By Simon White, Bloomberg Markets Live commentator and reporter
Today’s drop in inflation potentially sets the stage for less tightening - or even easing - in the medium term, leading to a resurgence in inflation later in the cycle, eventually requiring a significant re-tightening of monetary conditions. Even if today’s fall in consumer-price inflation means we are over the peak, and it continues to slow, we are still probably only in the first act of a three act play.
The 1970s are an imperfect analogy, but they have one crucial aspect in common with today: the monetization of large fiscal deficits.
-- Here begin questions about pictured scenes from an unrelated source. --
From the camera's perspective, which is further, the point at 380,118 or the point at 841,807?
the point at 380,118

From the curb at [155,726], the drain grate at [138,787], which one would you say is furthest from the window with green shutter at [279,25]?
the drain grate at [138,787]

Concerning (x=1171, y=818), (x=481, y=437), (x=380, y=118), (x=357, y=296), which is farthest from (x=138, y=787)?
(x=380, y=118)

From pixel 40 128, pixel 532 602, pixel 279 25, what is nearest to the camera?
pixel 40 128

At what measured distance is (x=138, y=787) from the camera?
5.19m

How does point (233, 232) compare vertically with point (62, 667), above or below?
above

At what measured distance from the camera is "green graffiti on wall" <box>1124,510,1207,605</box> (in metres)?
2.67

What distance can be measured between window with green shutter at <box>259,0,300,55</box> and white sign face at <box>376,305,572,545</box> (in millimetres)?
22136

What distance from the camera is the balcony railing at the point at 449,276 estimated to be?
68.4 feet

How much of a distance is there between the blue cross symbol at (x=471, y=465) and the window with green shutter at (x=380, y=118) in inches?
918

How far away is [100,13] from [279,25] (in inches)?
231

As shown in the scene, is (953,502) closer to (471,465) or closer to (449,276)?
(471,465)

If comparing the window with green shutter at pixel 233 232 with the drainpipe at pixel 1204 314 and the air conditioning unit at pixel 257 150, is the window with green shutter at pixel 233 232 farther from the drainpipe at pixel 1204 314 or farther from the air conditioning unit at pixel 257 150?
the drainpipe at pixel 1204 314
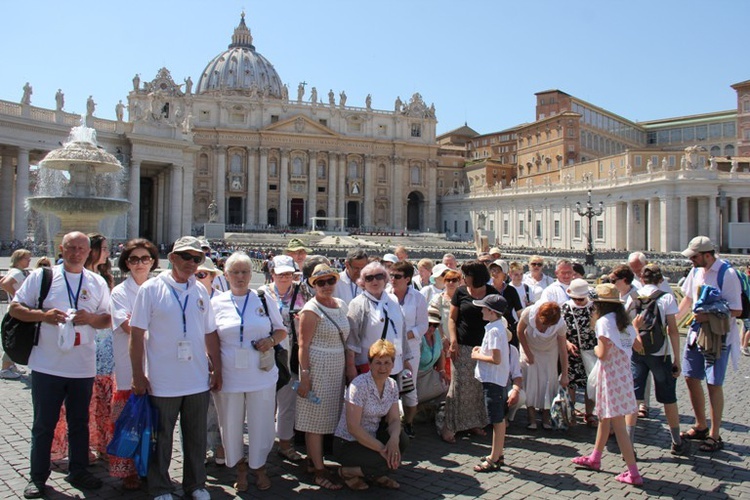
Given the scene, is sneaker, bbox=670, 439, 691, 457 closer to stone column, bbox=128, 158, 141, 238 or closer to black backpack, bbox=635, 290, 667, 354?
black backpack, bbox=635, 290, 667, 354

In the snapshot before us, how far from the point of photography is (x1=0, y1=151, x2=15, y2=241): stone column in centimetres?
3139

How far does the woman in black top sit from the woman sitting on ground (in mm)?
1323

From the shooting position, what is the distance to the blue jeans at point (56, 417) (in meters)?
4.75

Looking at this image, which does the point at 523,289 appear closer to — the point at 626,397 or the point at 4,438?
the point at 626,397

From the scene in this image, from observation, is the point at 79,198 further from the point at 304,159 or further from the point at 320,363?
the point at 304,159

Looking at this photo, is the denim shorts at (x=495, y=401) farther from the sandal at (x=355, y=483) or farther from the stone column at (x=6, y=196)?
the stone column at (x=6, y=196)

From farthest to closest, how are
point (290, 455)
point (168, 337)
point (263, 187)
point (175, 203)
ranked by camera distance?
point (263, 187)
point (175, 203)
point (290, 455)
point (168, 337)

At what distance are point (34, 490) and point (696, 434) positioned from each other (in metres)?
6.35

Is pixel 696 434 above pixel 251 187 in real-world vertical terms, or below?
below

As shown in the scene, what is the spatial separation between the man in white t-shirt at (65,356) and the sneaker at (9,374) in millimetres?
4261

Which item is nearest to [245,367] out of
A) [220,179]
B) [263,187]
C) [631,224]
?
[631,224]

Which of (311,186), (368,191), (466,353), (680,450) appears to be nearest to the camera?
(680,450)

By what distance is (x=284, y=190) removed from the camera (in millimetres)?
70312

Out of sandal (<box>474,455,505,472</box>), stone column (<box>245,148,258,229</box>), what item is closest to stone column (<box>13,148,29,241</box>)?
sandal (<box>474,455,505,472</box>)
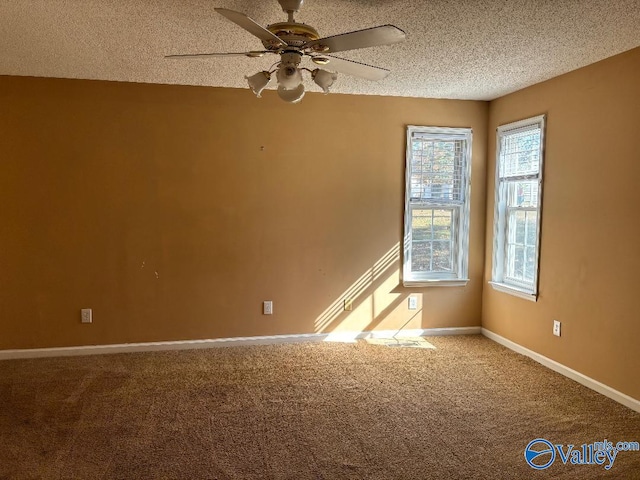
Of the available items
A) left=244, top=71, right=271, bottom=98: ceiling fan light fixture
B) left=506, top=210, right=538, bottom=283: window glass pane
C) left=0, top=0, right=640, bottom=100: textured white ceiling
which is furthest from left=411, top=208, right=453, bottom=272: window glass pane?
left=244, top=71, right=271, bottom=98: ceiling fan light fixture

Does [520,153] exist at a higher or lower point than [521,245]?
higher

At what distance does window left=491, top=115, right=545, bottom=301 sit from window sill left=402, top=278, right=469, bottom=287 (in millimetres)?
308

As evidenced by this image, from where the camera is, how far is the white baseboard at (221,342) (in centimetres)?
411

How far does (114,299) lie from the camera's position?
4227mm

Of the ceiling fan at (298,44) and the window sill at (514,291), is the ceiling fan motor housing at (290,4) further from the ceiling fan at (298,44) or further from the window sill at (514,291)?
the window sill at (514,291)

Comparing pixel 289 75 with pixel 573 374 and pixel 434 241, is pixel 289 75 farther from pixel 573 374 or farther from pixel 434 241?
pixel 573 374

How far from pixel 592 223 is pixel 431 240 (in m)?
1.60

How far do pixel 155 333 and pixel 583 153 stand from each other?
376 cm

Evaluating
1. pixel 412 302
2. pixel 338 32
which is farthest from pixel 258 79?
pixel 412 302

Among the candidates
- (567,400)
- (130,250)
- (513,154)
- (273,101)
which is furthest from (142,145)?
(567,400)

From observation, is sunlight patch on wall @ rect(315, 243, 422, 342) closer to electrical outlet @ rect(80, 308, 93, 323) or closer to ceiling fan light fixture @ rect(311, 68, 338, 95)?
electrical outlet @ rect(80, 308, 93, 323)

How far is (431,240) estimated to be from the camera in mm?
4875

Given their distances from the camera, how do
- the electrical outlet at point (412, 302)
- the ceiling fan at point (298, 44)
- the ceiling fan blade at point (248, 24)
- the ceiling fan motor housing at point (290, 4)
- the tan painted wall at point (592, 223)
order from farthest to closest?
the electrical outlet at point (412, 302) < the tan painted wall at point (592, 223) < the ceiling fan motor housing at point (290, 4) < the ceiling fan at point (298, 44) < the ceiling fan blade at point (248, 24)

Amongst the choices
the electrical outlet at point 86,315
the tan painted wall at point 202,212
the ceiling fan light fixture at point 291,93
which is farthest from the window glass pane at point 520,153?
the electrical outlet at point 86,315
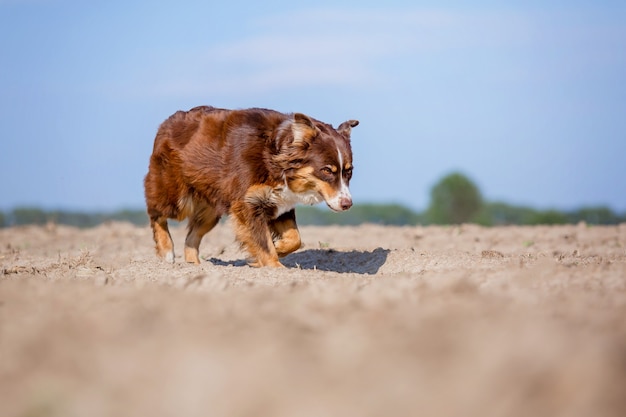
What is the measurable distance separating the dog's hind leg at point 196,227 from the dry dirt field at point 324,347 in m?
3.64

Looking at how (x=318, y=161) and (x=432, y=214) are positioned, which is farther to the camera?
(x=432, y=214)

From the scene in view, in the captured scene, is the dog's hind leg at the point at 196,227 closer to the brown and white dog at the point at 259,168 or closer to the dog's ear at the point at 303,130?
the brown and white dog at the point at 259,168

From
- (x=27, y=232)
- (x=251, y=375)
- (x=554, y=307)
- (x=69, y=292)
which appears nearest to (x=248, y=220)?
(x=69, y=292)

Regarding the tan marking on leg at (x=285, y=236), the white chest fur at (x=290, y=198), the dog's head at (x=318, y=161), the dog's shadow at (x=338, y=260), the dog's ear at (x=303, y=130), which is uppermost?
the dog's ear at (x=303, y=130)

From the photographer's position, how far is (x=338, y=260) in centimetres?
1080

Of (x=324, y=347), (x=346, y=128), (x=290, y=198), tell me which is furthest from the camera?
(x=346, y=128)

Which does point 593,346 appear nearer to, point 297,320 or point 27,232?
point 297,320

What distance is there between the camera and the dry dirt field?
3438 millimetres

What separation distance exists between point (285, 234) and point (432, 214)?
17.6m

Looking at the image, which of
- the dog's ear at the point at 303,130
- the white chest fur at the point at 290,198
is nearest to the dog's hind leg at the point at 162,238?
the white chest fur at the point at 290,198

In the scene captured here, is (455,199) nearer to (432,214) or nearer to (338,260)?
(432,214)

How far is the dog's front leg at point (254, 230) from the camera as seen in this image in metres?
9.40

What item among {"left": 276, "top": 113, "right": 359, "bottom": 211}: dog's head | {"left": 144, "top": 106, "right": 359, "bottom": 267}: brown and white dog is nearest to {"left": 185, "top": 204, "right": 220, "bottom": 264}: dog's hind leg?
{"left": 144, "top": 106, "right": 359, "bottom": 267}: brown and white dog

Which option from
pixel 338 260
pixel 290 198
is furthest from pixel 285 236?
pixel 338 260
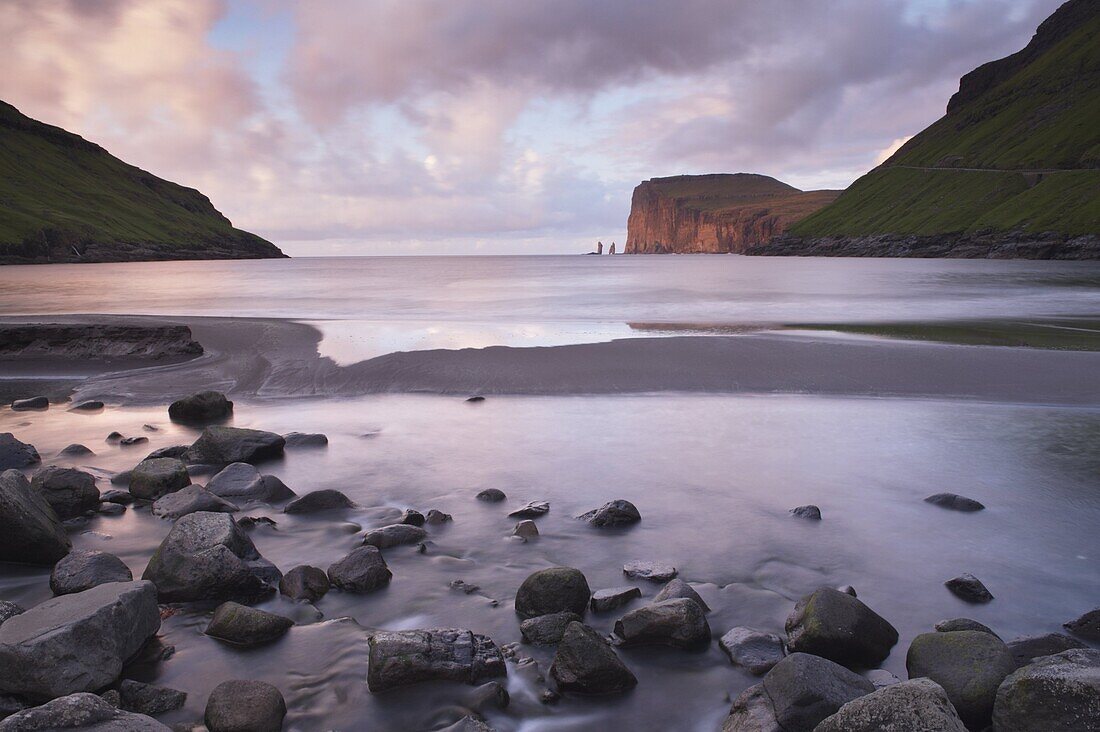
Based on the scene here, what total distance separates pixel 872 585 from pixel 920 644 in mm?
1520

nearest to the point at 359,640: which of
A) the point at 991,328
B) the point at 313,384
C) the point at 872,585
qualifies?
the point at 872,585

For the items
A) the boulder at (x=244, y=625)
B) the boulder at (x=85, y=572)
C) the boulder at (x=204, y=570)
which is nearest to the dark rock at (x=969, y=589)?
the boulder at (x=244, y=625)

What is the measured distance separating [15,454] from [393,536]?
20.6 ft

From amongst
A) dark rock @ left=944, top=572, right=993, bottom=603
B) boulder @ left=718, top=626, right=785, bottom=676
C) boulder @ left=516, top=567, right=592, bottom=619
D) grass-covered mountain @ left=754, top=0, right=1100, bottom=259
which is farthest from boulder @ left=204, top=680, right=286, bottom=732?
grass-covered mountain @ left=754, top=0, right=1100, bottom=259

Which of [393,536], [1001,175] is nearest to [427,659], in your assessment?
[393,536]

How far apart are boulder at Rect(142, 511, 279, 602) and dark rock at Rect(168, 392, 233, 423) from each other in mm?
6669

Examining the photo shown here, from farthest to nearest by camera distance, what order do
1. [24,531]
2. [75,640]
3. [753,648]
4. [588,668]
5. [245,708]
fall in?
[24,531], [753,648], [588,668], [75,640], [245,708]

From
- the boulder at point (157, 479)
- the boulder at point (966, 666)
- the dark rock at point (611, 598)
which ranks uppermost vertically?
the boulder at point (157, 479)

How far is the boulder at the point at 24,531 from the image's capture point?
6.05m

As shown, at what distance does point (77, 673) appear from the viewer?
4.06 meters

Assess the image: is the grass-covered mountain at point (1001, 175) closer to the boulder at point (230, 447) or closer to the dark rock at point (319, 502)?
the boulder at point (230, 447)

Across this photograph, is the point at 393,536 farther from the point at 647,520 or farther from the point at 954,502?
the point at 954,502

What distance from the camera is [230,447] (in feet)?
30.3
Runaway inflation is almost always preceded by large government borrowing financed by the central bank.
Both the late 1960s and the last few years saw rising fiscal deficits facilitated by a central bank that thought it had more room to ease than it really did, as was the case in the late 1960s and early 1970s; or one that decided to ignore rising inflation altogether, as the Fed did with its recent maximum-employment/average-inflation-targeting framework.
Once the conditions for high inflation are there, the economy is at the mercy of “events”, whether that be the Arab Oil Embargo in the early 1970s, or the pandemic and the Ukraine war in the current period.
We are now in Act I, where inflation is high and rising. We will soon enter Act II, where a respite in inflation hoodwinks the Fed into believing it can take its foot off the tightening pedal prematurely. This sets the stage for Act III, where price growth stops falling, and takes off again, this time making new highs.
But what’s maybe happening under the surface here? A way to think about this is to quantitatively break up inflation into cyclical and structural components.
Cyclical price pressures should soon start to ease, taking the headline number down. But, as the chart below shows, the estimate for structural inflation is very high, making up almost half the headline number.
If almost half of current inflation proves harder to shake, the cyclical-driven fall in the headline number would only be cosmetically positive. Once the cyclical components start contributing positively again, they would reinforce the stickier, structural inflation, potentially leading CPI to new highs.
This would be Act III, and we know from the Volcker era how that has to end.